Do Black Lives Matter?
We should understand that the cry “Black Lives Matter” is meant to focus, at this time, on the plights of blacks. That’s fine.
Of course black lives matter. For the public to think otherwise would be a calamity.
But they matter, and matter only, as a subset of “all lives matter.” The continuing hostility to the slogan “Black Lives Matter” stems, at least partly, from the hostility (or perceived hostility) of the BLM folks to the idea that all lives matter.
How can black lives matter if white lives don’t matter? Or yellow lives (curious, isn’t it: we no longer refer to Asians as “yellow”)? Or Hispanics (a manufactured class)? Or Aleuts? Or Bostonians? Or (deep breath) Trump supporters?
We should understand that the cry “Black Lives Matter” is meant to focus, at this time, on the plights of blacks. That’s fine too, as long as we don’t have to focus on black lives forever at the exclusion of everyone else.
We also have to recognize that a slogan can be sloganeered by lots of people who have different agendas. What A means may not be what B means—but it takes only a few malevolent Bs to corrupt the message of the benevolent As. When “Black Lives Matter” transmogrifies into “Get Whitey,” it’s blacks who lose, not whites.
And that has probably already happened to “Black Live Matter.” It’s become the rallying cry for the leftist fascisti. And most politicians are afraid to speak out against them—and why are you not surprised?

* **INPUT DATA**:

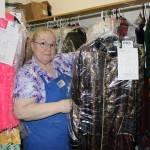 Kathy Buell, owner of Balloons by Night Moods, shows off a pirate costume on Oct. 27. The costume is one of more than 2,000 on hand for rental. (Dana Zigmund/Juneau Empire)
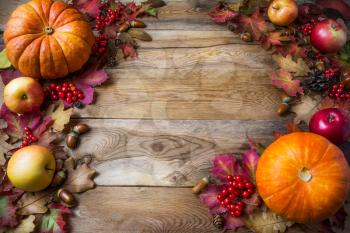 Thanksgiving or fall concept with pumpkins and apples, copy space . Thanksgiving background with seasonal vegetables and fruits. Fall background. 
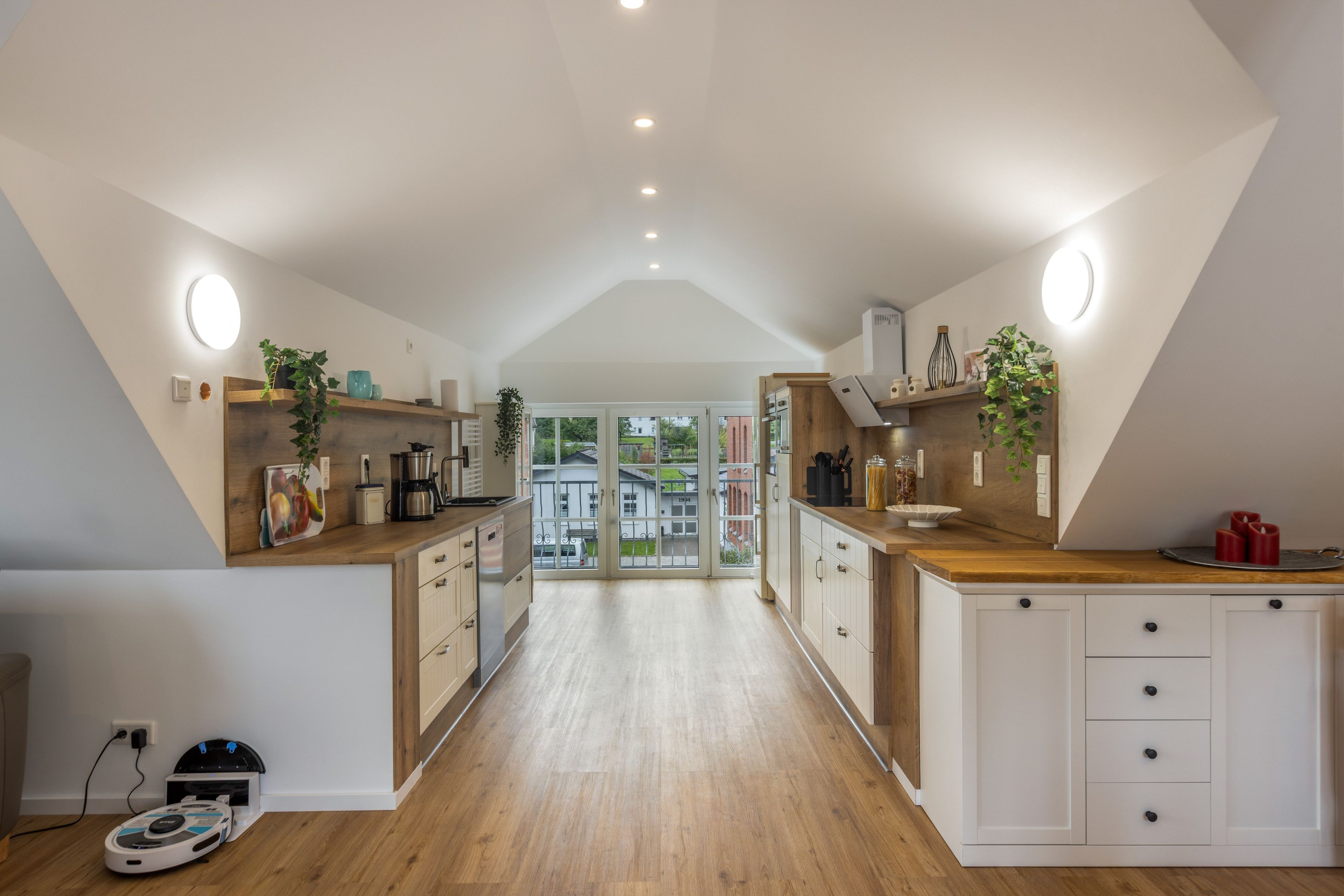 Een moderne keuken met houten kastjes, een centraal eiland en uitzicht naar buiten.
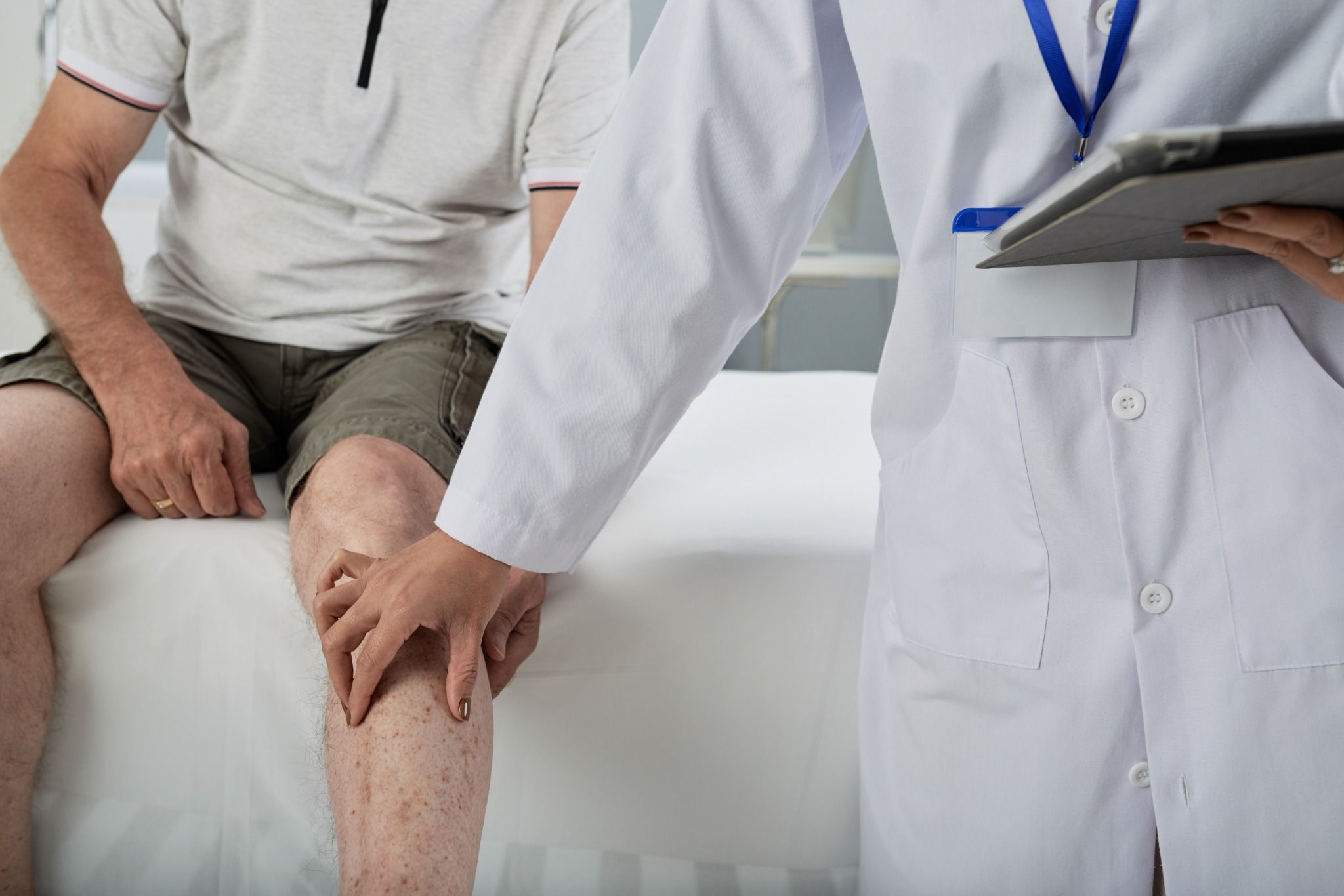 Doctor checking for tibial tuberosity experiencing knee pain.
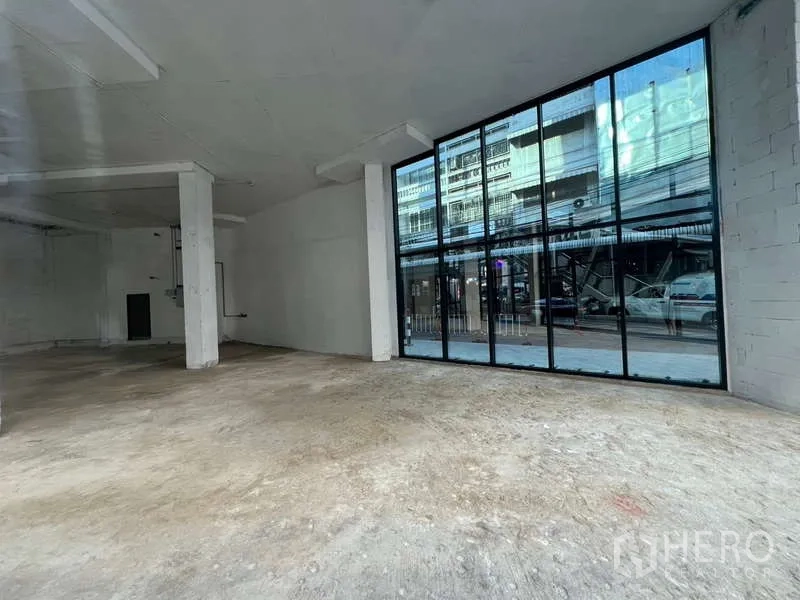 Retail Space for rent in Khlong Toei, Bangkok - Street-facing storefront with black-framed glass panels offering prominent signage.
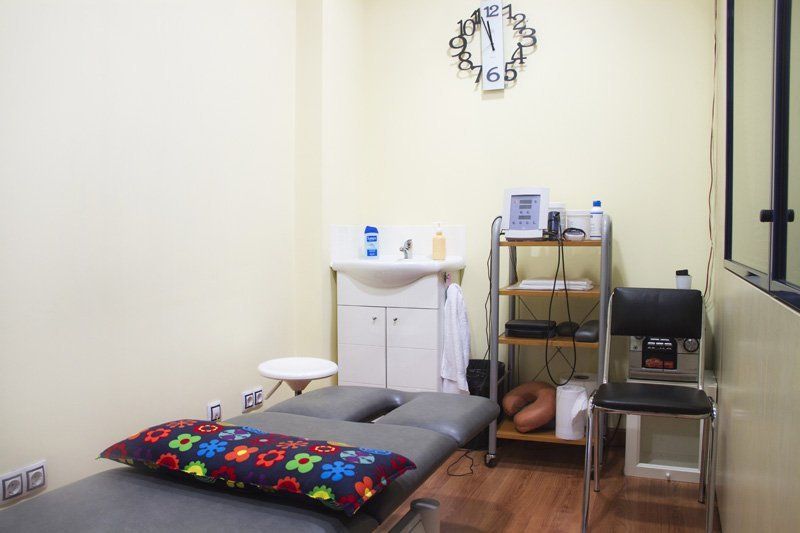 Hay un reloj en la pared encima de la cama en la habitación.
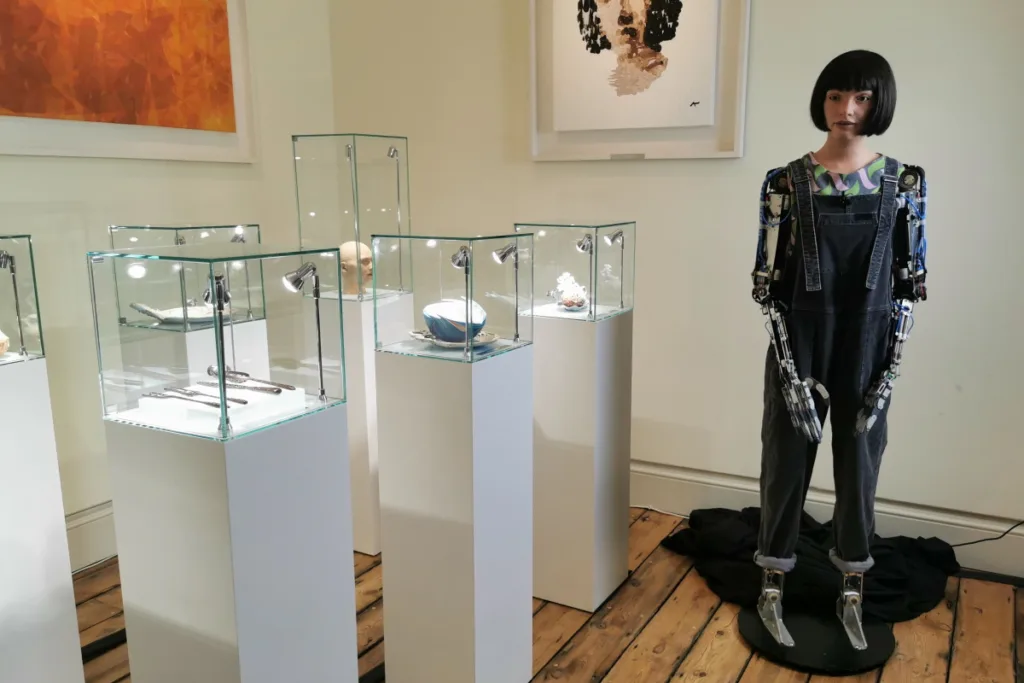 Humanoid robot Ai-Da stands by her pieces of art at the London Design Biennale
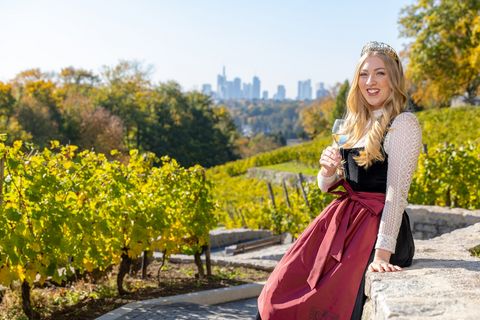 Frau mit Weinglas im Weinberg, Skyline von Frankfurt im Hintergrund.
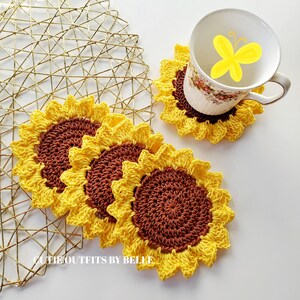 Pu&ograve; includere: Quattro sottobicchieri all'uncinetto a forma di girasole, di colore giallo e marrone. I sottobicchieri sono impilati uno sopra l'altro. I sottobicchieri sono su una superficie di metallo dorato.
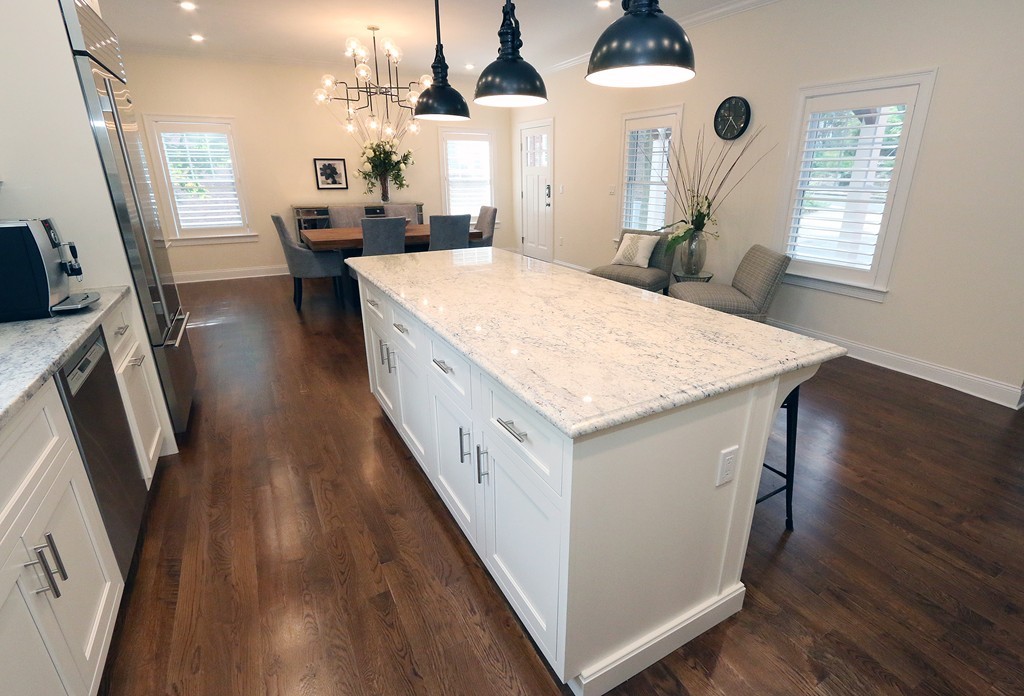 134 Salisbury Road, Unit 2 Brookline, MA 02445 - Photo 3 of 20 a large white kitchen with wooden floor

* **DIRECTIONS FOR THIS TASK**:
Can you copy the part of the Black Lives Matter piece that begins at the words "But they matter, and" and stops after "that all lives matter."?

* **EXERCISE RESULT**:
But they matter, and matter only, as a subset of “all lives matter.” The continuing hostility to the slogan “Black Lives Matter” stems, at least partly, from the hostility (or perceived hostility) of the BLM folks to the idea that all lives matter.